START PROVIDED INFORMATION

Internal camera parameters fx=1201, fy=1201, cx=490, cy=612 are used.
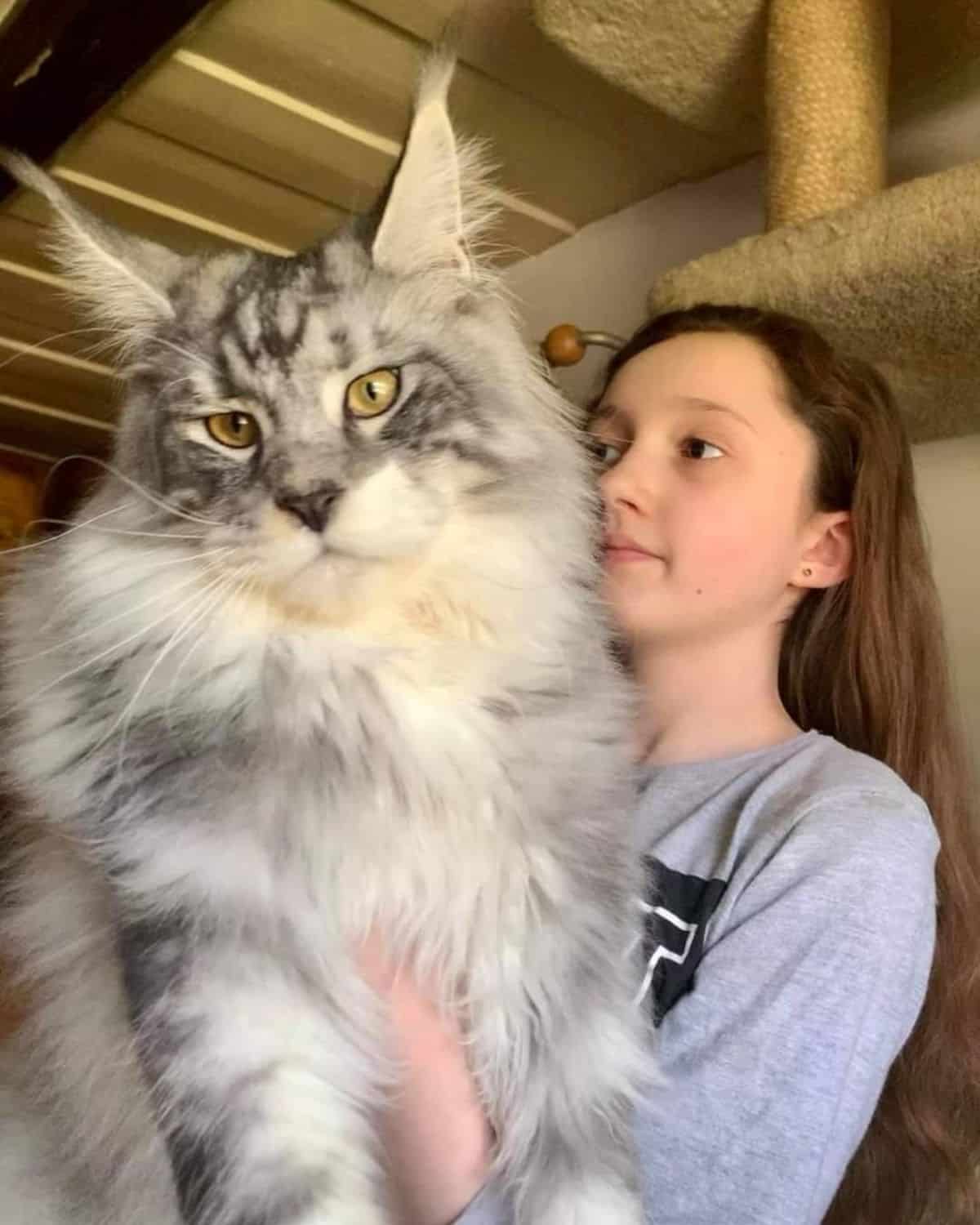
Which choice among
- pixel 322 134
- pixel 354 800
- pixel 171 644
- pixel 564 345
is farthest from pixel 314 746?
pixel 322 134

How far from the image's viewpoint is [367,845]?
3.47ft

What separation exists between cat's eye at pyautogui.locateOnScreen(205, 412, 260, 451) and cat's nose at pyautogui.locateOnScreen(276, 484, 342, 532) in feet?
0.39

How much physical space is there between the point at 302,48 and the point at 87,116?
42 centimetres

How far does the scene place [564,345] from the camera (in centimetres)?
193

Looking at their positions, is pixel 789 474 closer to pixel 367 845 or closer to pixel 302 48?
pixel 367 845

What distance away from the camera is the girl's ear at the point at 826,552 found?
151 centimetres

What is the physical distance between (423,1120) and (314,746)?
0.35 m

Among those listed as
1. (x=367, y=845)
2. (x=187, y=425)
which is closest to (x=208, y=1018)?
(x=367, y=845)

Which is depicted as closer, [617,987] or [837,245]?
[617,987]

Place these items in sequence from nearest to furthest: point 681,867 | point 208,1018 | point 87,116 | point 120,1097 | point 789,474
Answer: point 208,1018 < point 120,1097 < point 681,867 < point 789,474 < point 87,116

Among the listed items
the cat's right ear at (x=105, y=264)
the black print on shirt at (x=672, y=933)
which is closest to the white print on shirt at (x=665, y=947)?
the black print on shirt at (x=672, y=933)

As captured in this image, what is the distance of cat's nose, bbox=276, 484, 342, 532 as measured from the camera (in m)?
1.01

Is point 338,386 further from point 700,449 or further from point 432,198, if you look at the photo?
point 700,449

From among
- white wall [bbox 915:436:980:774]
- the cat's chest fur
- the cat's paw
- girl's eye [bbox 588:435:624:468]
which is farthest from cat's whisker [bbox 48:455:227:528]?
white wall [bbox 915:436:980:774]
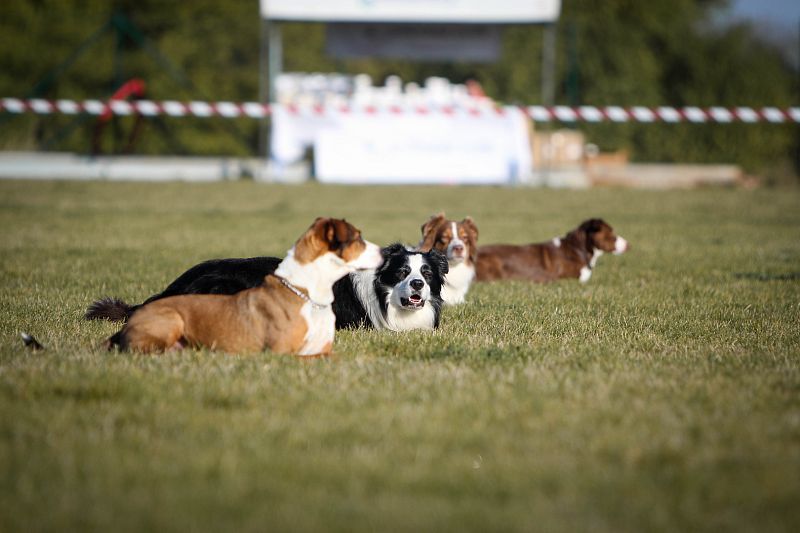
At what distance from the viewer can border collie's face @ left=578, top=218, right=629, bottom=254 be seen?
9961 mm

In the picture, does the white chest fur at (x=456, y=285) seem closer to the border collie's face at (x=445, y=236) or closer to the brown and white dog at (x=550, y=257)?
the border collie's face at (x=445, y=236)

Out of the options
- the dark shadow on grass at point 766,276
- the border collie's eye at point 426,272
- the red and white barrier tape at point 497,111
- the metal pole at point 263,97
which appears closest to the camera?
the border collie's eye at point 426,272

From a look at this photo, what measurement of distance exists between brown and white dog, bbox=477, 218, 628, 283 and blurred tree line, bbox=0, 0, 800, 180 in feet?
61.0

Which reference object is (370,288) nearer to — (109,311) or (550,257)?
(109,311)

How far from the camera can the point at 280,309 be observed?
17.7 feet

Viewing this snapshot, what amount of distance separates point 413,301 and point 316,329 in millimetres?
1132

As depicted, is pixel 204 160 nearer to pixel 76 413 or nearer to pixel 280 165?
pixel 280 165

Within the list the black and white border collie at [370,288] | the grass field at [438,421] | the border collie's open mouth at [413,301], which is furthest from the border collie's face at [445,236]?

END PROVIDED INFORMATION

- **TASK**: Print only the lines from the one with "Out of the options" to the end of the records, both included.

- **THE REPLY**:
Out of the options
- the dark shadow on grass at point 766,276
- the border collie's eye at point 426,272
- the red and white barrier tape at point 497,111
- the metal pole at point 263,97
which appears closest to the camera?
the border collie's eye at point 426,272

From a look at this photo, what measurement of distance exists between brown and white dog, bbox=477, 218, 628, 283 and blurred tree line, bbox=0, 0, 800, 180 in feet?
61.0

Which reference object is (370,288) nearer to — (109,311) or (550,257)?
(109,311)

How far from the camera can the point at 280,309 be observed?
17.7 feet

Viewing this snapshot, what amount of distance separates point 413,301 and point 316,329 in millimetres?
1132

As depicted, is pixel 204 160 nearer to pixel 76 413 or nearer to pixel 280 165?
pixel 280 165

Within the list the black and white border collie at [370,288] | the grass field at [438,421] | the border collie's open mouth at [413,301], which is furthest from the border collie's face at [445,236]?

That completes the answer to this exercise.